If you own a Corporation in Canada, you may be eligible for the Lifetime Capital Gains Exemption (LCGE) when selling shares of the corporation. However, strict conditions must be met.
As of June 25, 2024, the LCGE limit for the sale of qualifying small business shares is $1.25 million.
This exemption allows eligible shareholders to shelter up to $1.25 million in capital gains from taxation when selling shares of a qualifying corporation.
The capital gains inclusion rate remains at 50% until January 1, 2026, after which it increases to 66.7% for gains exceeding $250,000 annually for individuals and for all gains for corporations.
To claim the LCGE, the shares of your professional corporation must be classified as "Qualified Small Business Corporation (QSBC) Shares." This requires meeting three key conditions:
1. Ownership Test
You (or a related person) must have owned the shares for at least 24 months before the sale.
2. Asset Test (50% Rule for the Past 24 Months)
During the 24 months before the sale, at least 50% of the corporation's assets must have been used in an active business in Canada
3. Asset Test at the Time of Sale (90% Rule)
At the time of sale, at least 90% of the company's assets must be used in an active business in Canada
Professional corporations often face difficulties qualifying for the LCGE because
They may accumulate passive investments (such as real estate, stocks, or retained earnings), which can cause them to fail the asset tests.
If the corporation holds too many passive investments, it may not meet the 90% active business asset test at the time of sale.
If your professional corporation doesn’t currently meet the QSBC share requirements, you may be able to "purify" the corporation to regain eligibility. Some common strategies include:
Paying out excess cash or retained earnings to remove passive assets.
Transferring passive investments to a holding company to ensure the PC meets the 90% active business asset test.
Reinvesting excess funds into active business operations instead of passive investments.
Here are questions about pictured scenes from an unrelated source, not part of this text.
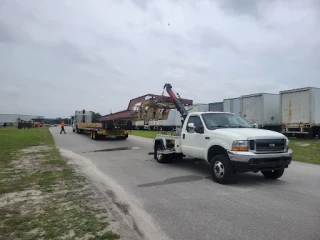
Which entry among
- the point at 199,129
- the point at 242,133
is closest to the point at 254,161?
the point at 242,133

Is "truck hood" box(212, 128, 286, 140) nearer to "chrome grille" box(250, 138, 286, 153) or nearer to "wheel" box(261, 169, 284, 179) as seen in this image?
"chrome grille" box(250, 138, 286, 153)

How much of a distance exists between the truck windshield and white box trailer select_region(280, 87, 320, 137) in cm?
1253

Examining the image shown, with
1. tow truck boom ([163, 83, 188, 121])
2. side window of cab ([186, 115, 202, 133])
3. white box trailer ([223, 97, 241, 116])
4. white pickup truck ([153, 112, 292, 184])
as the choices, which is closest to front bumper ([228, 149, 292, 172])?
white pickup truck ([153, 112, 292, 184])

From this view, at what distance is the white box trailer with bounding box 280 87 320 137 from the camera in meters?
18.3

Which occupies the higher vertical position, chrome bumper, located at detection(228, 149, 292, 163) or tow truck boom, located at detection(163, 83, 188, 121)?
tow truck boom, located at detection(163, 83, 188, 121)

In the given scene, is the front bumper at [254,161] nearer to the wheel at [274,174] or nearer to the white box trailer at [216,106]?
the wheel at [274,174]

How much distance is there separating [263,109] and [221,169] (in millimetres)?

As of January 1, 2026, the capital gains inclusion rate will increase to 66.7% for gains exceeding $250,000 per year for individuals and for all gains for corporations and trusts.
If you are planning to sell shares of your professional corporation, it may be beneficial to do so before 2026 to take advantage of the current 50% inclusion rate.
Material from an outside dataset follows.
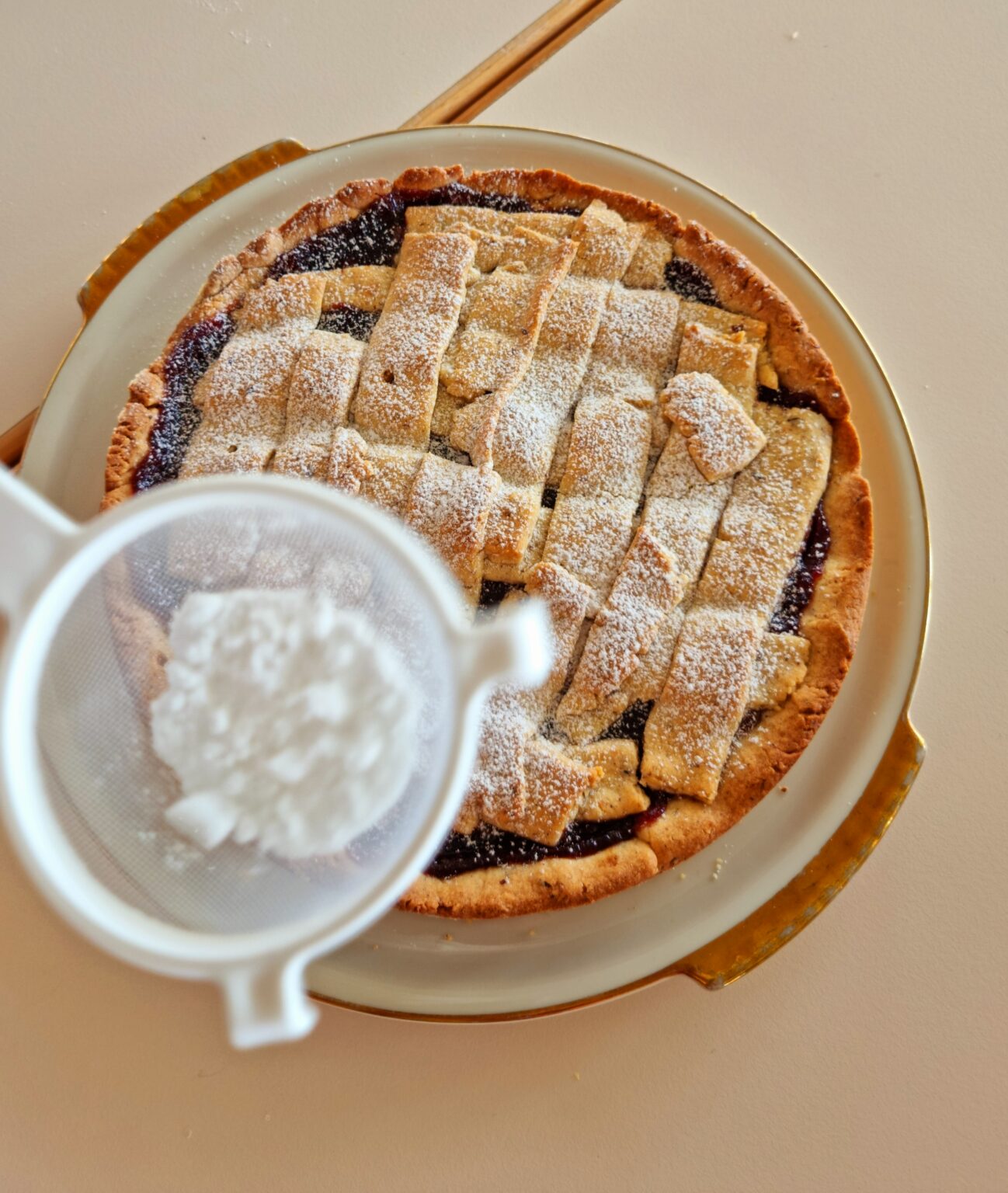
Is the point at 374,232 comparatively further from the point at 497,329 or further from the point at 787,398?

Professional Corporations can qualify for the LCGE, but only if they meet the QSBC share requirements
The LCGE limit is $1.25 million as of 2024, providing a significant tax benefit.
Passive investments in the corporation can disqualify it from the LCGE, but tax planning can help restore eligibility.
Upcoming tax changes in 2026 will increase the capital gains inclusion rate, making early planning essential.
If you’re considering selling your professional corporation, consulting a tax advisor or accountant can help maximize your exemption and ensure compliance with the latest tax rules.